Harapan Terakhir di Biodiversitas Dunia

Penulis : Aryo Bhawono

Biodiversitas

Rabu, 30 November 2022

Editor : Sandy Indra Pratama

BETAHITA.ID -  KTT Keanekaragaman Hayati PBB yang akan digelar pada Desember nanti menjadi kesempatan terbaik sekaligus pamungkas untuk menghentikan dan membalikkan kondisi buruk lingkungan. Sebanyak 200 negara akan bertemu di Montreal, Kanada, untuk menyepakati kesepakatan penting untuk melindungi alam.

Ketua Badan Lingkungan Inggris, Natural England, mengatakan negara-negara harus bersatu dan menyetujui rencana ambisius. Menurutnya pertemuan ini tak hanya berbicara tentang tentang penyelamatan spesies langka..

"Ini tentang mempertahankan jaringan kehidupan yang pada akhirnya bergantung pada manusia, untuk pengaturan makanan, air, kesehatan, dan iklim," kata Kepala Natural England, Tony Juniper, seperti dikutip dari BBC.

Pada hari Rabu (23/11/2022), Natural England dan lembaga pemerintah lainnya menetapkan visi mereka untuk memulihkan alam di sebuah acara di Royal Society di London, menjelang pembicaraan yang telah lama tertunda.

Pauline dan bayinya, Pancaran, yang lahir pada Juni 2020 di kawasan Suaka Margasatwa Lamandau, Kalimantan Tengah. Foto: KLHK

Menteri Urusan International Nature Inggris, Lord Benyon mengungkapkan lingkungan alam yang sehat adalah landasan bagi iklim yang sehat, persediaan air yang aman dan bersih, serta persediaan makanan yang tangguh. 

Keanekaragaman hayati mengacu pada semua makhluk hidup di dunia dan bagaimana mereka berelasi dalam jaringan kehidupan. Kerangka Kerja Keanekaragaman Hayati Global yang disepakati dalam Perjanjian Iklim Paris menyebutkan soal kesetaraan alam. 

Beberapa ambisi utama untuk KTT keanekaragaman hayati kali ini meliputi, pertama mengubah 30 persen daratan dan lautan Bumi menjadi kawasan lindung pada tahun 2030. Kedua, memastikan visi bersama untuk hidup selaras dengan alam terpenuhi pada tahun 2050. 

Dan ketiga, meninggalkan subsidi yang merusak lingkungan sekaligus memulihkan ekosistem yang rusak.

KTT Keanekaragaman Hayati dilaksanakan saat hasil COP 27 di Mesir dianggap mengecewakan.

##########

Tujuan Latihan
Tulis ulang bagian artikel tentang KTT Keanekaragaman Hayati yang dimulai dengan "Beberapa ambisi utama" dan berlanjut hingga "Mesir dianggap mengecewakan.", lalu ubah "ekosistem" menjadi "habitat". Kerjakan dengan berpedoman pada artikel ini saja.

Materi yang Disediakan

##########

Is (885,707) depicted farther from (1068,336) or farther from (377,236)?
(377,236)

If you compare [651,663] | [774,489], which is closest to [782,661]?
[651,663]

##########

Penyelesaian Soal
Beberapa ambisi utama untuk KTT keanekaragaman hayati kali ini meliputi, pertama mengubah 30 persen daratan dan lautan Bumi menjadi kawasan lindung pada tahun 2030. Kedua, memastikan visi bersama untuk hidup selaras dengan alam terpenuhi pada tahun 2050. 

Dan ketiga, meninggalkan subsidi yang merusak lingkungan sekaligus memulihkan habitat yang rusak.

KTT Keanekaragaman Hayati dilaksanakan saat hasil COP 27 di Mesir dianggap mengecewakan.